The audience is smarter than you think, you don't need to hit them in the face with "candle light" for them to believe that is how the scene is illuminated. You also have to think about how far away the audience is from the effect. In a proscenium stage the audience is usually so far away that they don't pick up on the minute details. This is why we can get away with thing like using a Rosco or CTI Flicker candle instead of a real one, you can't tell the difference when you are in the audience.

So before you go scrounging around the web and buying up different lamps and candles you might want to think about how you really need the effect to look. What other gear do you have to supplement the effect in house? This is one of those things that falls under the art of theatre. We attempt to mesh the needs of the design with the needs of reality and hopefully come out with art!


----------



## derekleffew (Oct 7, 2008)

Forget the candles and use torchieres! (Much more dramatic.)

Le Flame


----------



## WillowEllery (Oct 7, 2008)

Be specific! Details remember, are the cornerstone of solving problems. 

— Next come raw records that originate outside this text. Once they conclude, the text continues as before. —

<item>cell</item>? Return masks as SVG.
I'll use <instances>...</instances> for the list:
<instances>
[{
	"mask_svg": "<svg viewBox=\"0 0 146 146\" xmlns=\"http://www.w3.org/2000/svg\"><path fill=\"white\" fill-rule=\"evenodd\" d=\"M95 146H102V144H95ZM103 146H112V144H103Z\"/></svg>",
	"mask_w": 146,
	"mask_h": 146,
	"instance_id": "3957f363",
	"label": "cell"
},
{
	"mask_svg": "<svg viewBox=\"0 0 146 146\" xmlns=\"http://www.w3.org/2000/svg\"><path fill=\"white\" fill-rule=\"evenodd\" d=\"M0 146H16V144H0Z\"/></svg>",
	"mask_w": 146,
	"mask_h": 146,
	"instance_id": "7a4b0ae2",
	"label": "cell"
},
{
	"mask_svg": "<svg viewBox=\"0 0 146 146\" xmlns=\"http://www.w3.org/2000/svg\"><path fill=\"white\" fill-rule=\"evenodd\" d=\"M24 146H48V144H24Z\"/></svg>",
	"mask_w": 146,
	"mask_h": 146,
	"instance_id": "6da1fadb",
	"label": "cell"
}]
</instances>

Edit: Whoops, didn't realize there were two pages of this, so I deleted my questions, because icewolf, above, pretty much had already said everything I'd said. However, to the original poster, my last comment still stands.  Details are the cornerstone of problem solving.


----------



## dannyn (Oct 7, 2008)

Thanks to all who helped.
I went with what Van posted.
This is for a haunted house, so it need to be just perfect, beacuse I do not want too much light to take the effect away, but I also want it to still me safe.
Thanks for the long post Icewolf.
Nice idea Derek, but I already have many of those in place.
Thanks to everyone once again


----------